Chine-Afrique : quand le yuan entre dans les transactions sur le continent

L’Empire du milieu et l’Afrique du Sud ont ainsi mis en place la semaine dernière, la première plate-forme d’échange entre le yuan et le rand sud-africain au cours de la visite du ministre chinois des affaires étrangères en Afrique du Sud.

De plus en plus présente en Afrique pour diverses raisons allant du commerce aux relations diplomatiques en passant par l’industrie, la technologie, le transport, la Chine commence à intégrer ses habitudes monétaires sur le continent.

L’objectif est de permettre de faciliter les transactions entre les différentes monnaies africaines et le celle chinoise. L’utilisation croissance du yuan comme monnaie de règlement et de réserve en Afrique s’explique essentiellement par le volume croissant des échanges commerciaux entre la Chine et le continent noir.

Ces échanges commerciaux se sont multipliés depuis les années 2000 pour dépasser les 200 milliards de dollars en 2013, soit près de deux fois ceux avec les Etats-Unis. Une bonne partie est libellée en yuan via l’Exim Bank, la banque chinoise d’import-export.
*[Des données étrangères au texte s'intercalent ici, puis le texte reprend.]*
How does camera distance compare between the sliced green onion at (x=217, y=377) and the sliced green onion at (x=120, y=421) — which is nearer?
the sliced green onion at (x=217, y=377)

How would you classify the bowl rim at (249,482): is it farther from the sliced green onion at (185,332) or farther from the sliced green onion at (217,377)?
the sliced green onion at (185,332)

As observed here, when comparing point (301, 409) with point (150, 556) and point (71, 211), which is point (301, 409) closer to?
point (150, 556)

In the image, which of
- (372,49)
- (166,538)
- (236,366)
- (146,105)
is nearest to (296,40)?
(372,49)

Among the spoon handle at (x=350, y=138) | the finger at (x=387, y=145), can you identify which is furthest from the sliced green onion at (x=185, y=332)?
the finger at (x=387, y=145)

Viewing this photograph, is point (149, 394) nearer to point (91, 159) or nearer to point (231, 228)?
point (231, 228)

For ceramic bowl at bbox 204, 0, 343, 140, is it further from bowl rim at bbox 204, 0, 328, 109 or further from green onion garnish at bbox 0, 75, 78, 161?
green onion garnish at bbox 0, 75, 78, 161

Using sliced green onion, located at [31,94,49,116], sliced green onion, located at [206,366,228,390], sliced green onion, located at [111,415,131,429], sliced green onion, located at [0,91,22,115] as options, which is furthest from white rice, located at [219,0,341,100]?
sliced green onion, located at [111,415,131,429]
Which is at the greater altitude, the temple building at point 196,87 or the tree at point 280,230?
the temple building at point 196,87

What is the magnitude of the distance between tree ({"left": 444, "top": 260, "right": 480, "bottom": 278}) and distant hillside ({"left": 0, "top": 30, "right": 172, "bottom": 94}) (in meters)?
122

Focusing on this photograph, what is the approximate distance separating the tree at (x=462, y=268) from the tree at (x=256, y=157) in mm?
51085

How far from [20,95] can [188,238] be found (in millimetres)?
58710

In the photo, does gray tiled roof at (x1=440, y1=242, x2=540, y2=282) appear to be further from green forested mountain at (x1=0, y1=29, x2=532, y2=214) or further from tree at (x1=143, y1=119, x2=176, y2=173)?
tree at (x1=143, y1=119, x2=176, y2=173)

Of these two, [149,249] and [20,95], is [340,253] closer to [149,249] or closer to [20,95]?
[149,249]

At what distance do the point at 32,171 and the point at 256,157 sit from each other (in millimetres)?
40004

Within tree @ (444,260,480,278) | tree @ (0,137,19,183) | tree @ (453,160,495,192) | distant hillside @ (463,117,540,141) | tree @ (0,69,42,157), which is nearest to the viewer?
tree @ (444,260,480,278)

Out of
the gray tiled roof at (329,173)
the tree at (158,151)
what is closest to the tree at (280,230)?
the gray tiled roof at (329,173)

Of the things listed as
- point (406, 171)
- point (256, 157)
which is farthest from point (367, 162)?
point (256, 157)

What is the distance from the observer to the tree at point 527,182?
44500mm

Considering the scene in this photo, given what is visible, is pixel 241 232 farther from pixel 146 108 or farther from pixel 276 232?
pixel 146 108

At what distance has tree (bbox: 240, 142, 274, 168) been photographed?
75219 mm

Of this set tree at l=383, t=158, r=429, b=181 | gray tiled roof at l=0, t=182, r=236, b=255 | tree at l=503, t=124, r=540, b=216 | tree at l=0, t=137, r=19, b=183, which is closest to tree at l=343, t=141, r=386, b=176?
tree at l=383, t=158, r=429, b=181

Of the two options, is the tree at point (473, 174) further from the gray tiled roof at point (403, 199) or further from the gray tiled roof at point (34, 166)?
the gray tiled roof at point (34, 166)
Aujourd’hui l’internationalisation du yuan s’est accrue grâce aux étroites relations économiques entre la Chine et l’Afrique. Avant l’Afrique du Sud, d’autres pays comme le Ghana, le Nigeria, l’Île Maurice et le Zimbabwe utilisaient déjà le billet rouge comme monnaie de règlement et de réserve.

La banque sud-africaine Standard Bank, dont la banque chinoise ICBC est actionnaire à 20 %, autorise déjà les règlements commerciaux en yuan dans seize pays du continent et prévoit qu’au moins 50 % des échanges entre la Chine et l’Afrique seront libellés en yuan d’ici 2016.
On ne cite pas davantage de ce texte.